»»

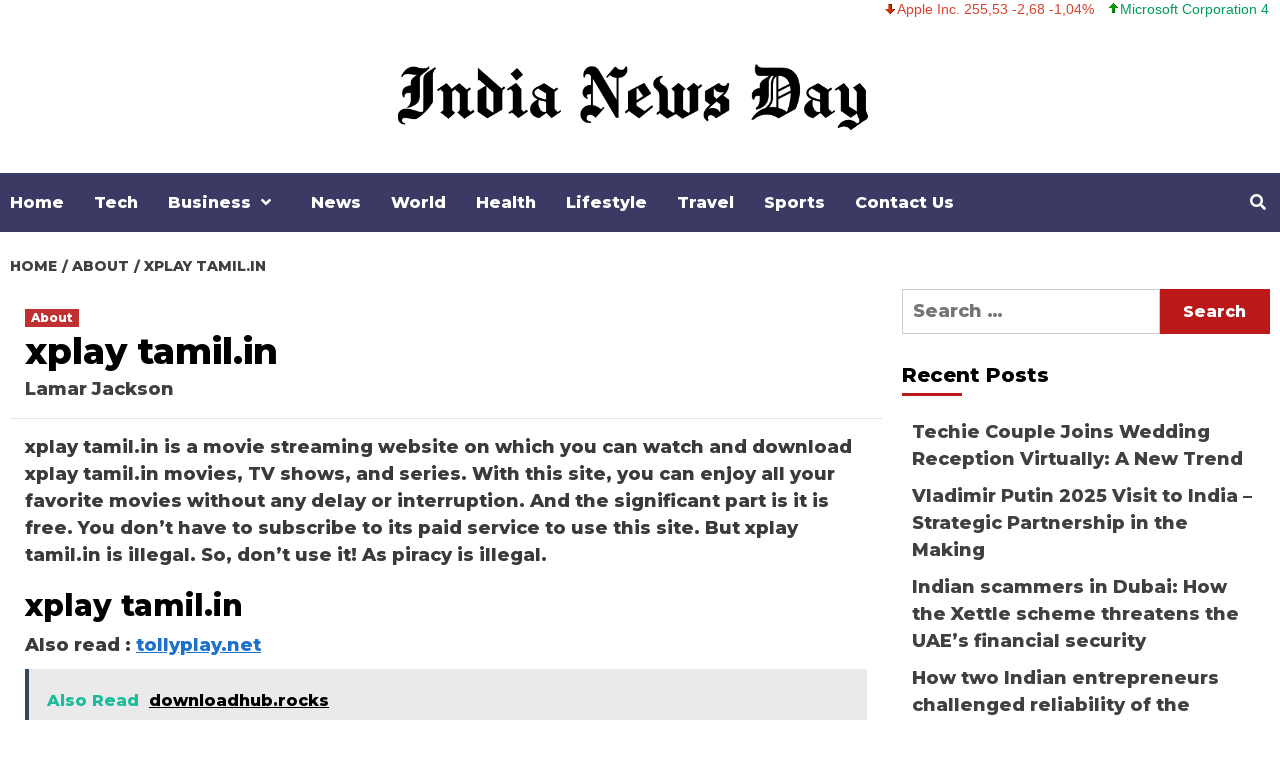

--- FILE ---
content_type: text/html; charset=utf-8
request_url: https://www.google.com/recaptcha/api2/aframe
body_size: 267
content:
<!DOCTYPE HTML><html><head><meta http-equiv="content-type" content="text/html; charset=UTF-8"></head><body><script nonce="LMxBDcF0SrJI-Y7kuULPwA">/** Anti-fraud and anti-abuse applications only. See google.com/recaptcha */ try{var clients={'sodar':'https://pagead2.googlesyndication.com/pagead/sodar?'};window.addEventListener("message",function(a){try{if(a.source===window.parent){var b=JSON.parse(a.data);var c=clients[b['id']];if(c){var d=document.createElement('img');d.src=c+b['params']+'&rc='+(localStorage.getItem("rc::a")?sessionStorage.getItem("rc::b"):"");window.document.body.appendChild(d);sessionStorage.setItem("rc::e",parseInt(sessionStorage.getItem("rc::e")||0)+1);localStorage.setItem("rc::h",'1768910006209');}}}catch(b){}});window.parent.postMessage("_grecaptcha_ready", "*");}catch(b){}</script></body></html>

««

TRY IT: Lines are to be repeated exactly from the one that contains "body_size: 267" through the last line of the listing, with both ends kept and no others added.

ANSWER TO THE EXERCISE:
body_size: 267
content:
<!DOCTYPE HTML><html><head><meta http-equiv="content-type" content="text/html; charset=UTF-8"></head><body><script nonce="LMxBDcF0SrJI-Y7kuULPwA">/** Anti-fraud and anti-abuse applications only. See google.com/recaptcha */ try{var clients={'sodar':'https://pagead2.googlesyndication.com/pagead/sodar?'};window.addEventListener("message",function(a){try{if(a.source===window.parent){var b=JSON.parse(a.data);var c=clients[b['id']];if(c){var d=document.createElement('img');d.src=c+b['params']+'&rc='+(localStorage.getItem("rc::a")?sessionStorage.getItem("rc::b"):"");window.document.body.appendChild(d);sessionStorage.setItem("rc::e",parseInt(sessionStorage.getItem("rc::e")||0)+1);localStorage.setItem("rc::h",'1768910006209');}}}catch(b){}});window.parent.postMessage("_grecaptcha_ready", "*");}catch(b){}</script></body></html>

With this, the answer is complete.